Sometimes at night when I am working here by myself... with Hammock playing.. I feel an unknown presence with me. Luring my mind away into another dimension of daydreams. Only a peek into the next chapter of what is to come.. I've been getting these glimpses for 5 years now, when the journey began... The magical thing is, these glimpses are no longer just a daydream, but soon to be reality.  Amidst chaos, my mind has always been able to find solace in a comforting thought.  In a life of uncertainty, it's nice to feel the ground beneath my feet.  Just as long as to run off the edge of the cliff and fly away, across the sea. Deja vu is scary to some, but can be enlightening to most.  I am ready to say goodbye to the chaotic events  held over my head for years. There is nothing most permanently scarring then to be blamed for things in which you never had a voice in the first place.
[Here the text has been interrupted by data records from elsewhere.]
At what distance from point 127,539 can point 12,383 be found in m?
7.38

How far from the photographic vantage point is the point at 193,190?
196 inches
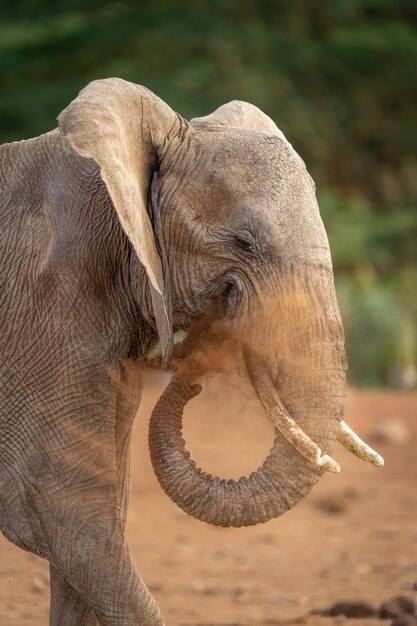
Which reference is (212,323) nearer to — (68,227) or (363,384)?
(68,227)

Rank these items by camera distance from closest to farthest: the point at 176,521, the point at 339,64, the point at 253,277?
1. the point at 253,277
2. the point at 176,521
3. the point at 339,64

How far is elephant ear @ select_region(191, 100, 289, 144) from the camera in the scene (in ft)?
17.0

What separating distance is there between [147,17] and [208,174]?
44.0 feet

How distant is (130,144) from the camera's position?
478 cm

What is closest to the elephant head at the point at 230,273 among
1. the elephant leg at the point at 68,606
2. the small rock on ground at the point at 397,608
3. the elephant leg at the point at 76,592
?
the elephant leg at the point at 76,592

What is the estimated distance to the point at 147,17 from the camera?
17.8 metres

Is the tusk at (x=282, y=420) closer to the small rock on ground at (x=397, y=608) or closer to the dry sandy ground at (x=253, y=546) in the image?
the dry sandy ground at (x=253, y=546)

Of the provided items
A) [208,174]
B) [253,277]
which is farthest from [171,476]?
[208,174]

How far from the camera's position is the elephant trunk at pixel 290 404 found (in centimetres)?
461

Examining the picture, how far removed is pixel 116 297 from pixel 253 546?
475 cm

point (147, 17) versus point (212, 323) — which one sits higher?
point (147, 17)

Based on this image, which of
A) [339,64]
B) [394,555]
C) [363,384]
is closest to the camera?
[394,555]

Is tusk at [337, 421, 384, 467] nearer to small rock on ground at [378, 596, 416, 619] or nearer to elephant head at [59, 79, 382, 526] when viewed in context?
elephant head at [59, 79, 382, 526]

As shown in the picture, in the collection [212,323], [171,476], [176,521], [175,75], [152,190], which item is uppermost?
[175,75]
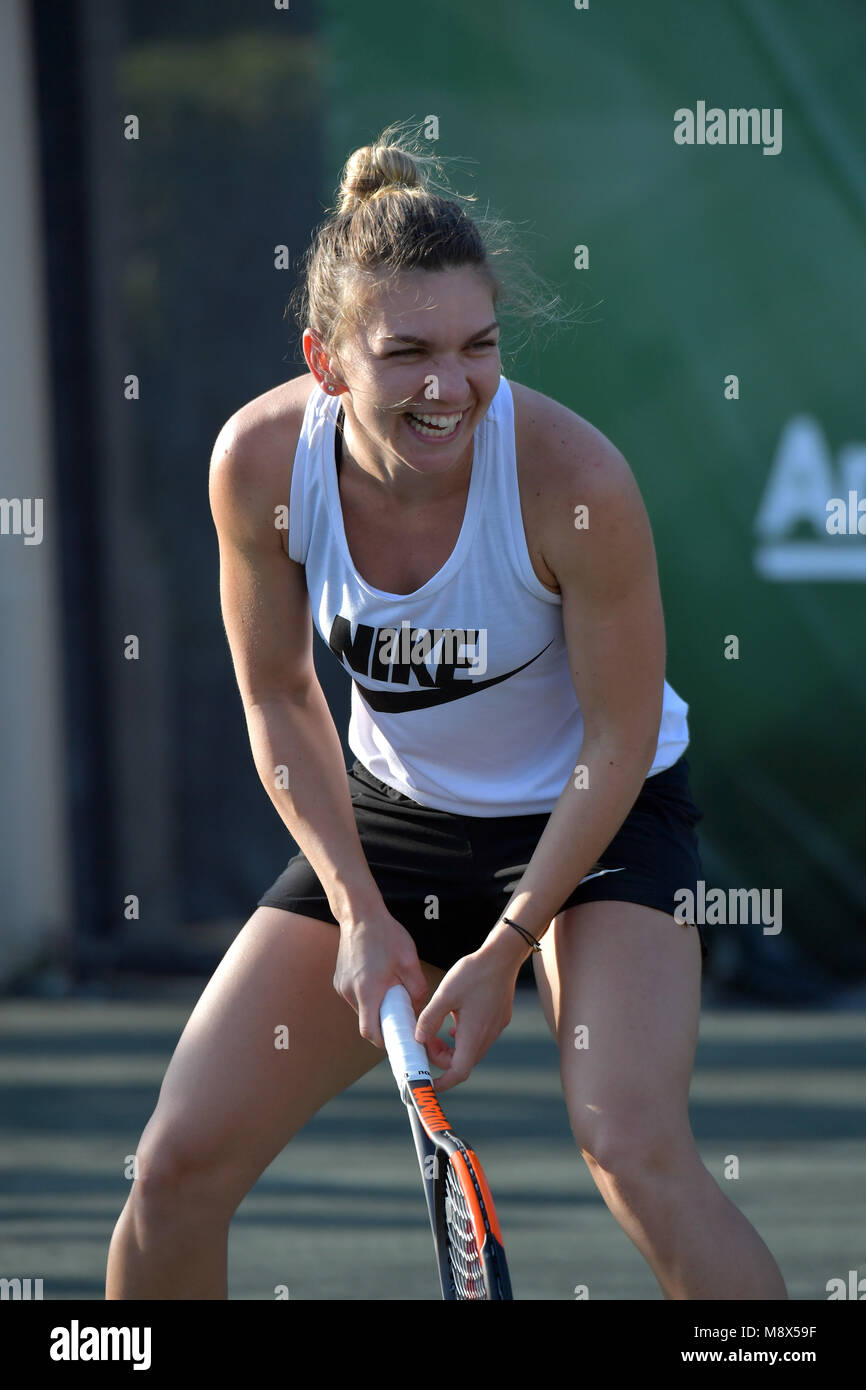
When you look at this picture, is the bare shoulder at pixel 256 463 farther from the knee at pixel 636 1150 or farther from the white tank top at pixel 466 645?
the knee at pixel 636 1150

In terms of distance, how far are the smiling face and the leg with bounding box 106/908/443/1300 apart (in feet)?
2.26

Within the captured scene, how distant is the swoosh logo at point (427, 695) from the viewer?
2.31 metres

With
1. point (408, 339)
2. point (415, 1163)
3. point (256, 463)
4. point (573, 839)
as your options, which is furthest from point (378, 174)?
point (415, 1163)

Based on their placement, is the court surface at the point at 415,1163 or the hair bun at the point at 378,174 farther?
the court surface at the point at 415,1163

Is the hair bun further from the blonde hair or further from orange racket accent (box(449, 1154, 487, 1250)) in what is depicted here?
orange racket accent (box(449, 1154, 487, 1250))

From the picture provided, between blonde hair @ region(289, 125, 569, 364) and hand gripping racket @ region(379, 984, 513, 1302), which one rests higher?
blonde hair @ region(289, 125, 569, 364)

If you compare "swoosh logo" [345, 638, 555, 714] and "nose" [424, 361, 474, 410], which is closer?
"nose" [424, 361, 474, 410]

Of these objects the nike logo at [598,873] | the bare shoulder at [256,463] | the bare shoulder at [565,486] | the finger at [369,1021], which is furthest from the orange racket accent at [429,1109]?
the bare shoulder at [256,463]

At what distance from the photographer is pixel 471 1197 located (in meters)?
1.83

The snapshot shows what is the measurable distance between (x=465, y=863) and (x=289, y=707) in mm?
344

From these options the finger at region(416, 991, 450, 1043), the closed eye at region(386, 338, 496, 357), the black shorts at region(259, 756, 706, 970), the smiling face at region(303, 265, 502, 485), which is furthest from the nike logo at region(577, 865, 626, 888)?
the closed eye at region(386, 338, 496, 357)

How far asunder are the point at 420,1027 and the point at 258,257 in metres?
3.79

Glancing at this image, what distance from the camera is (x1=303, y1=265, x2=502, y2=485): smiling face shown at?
2.07m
As the date of departure draws near, I remember why I started in the first place. I remember the pain I used to harbor. Through all the pain, I decided not to point my finger at those around me, but look to myself for the answers, and I am glad they came to me. Depression can be a deep seed to bear when you do not understand it's purpose. Understanding that you are just receptive to those around you, and events to come, are not necessarily sourcing themselves from you, is the most important lesson. Empathy is a powerful thing. A tool both useful and detrimental, to learn about yourself, and your surroundings. Sometimes I feel like being sensitive to these things makes me feel alien to most people in the world. The world that is so concerned about their daily process of money making, robotic life, with no real joy. Only fooling themselves to feel important. When in fact, all the distractions are used to mask their true inner emptiness. I almost feel like through my actions, and living through my heart rather than doing what everyone else, does, should be used as a source of inspiration. Don't be afraid to fail a few times along the way, just remember that you truly have nothing to lose when you have already lost everything.